— Page excerpt —
/---

In [None]:
import pandas as pd
import pickle
import numpy as np

In [None]:
with open('patch_responses.pickle', 'rb') as handle:
    
    data = pickle.load(handle)
    

### Create dataframe with data from PaStA 
The "pasta aggregate" script aggregates/extracts variousinformation from the mbox-result of PaStA.
The responses option extracts and dumps the data for mbox-clusters with patches and all associated
emails and commits as a pickled dictionary. These can be further
used for input to various analyses on code review.

In [None]:
response_df = pd.DataFrame(data)

#### Some preprocessing and exploration
We explore some numbers on the input data, like patch count, commit counts, data types etc.

In [None]:
response_df.patch_id.nunique()

In [None]:
response_df.dtypes

In [None]:
# Replace null/NaN patch_ids
response_df.fillna({'patch_id':'_'}, inplace=True)

\---

— Provided data —

/---

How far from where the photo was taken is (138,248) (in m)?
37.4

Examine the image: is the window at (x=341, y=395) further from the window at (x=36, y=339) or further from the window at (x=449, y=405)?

\---

Answer these from the PaStA notebook excerpt above:
(a) Which file is opened and loaded with pickle?
(b) In what form does the responses option of the "pasta aggregate" script dump its data?
(c) What value replaces null or NaN patch_ids?

(a) patch_responses.pickle
(b) As a pickled dictionary
(c) '_'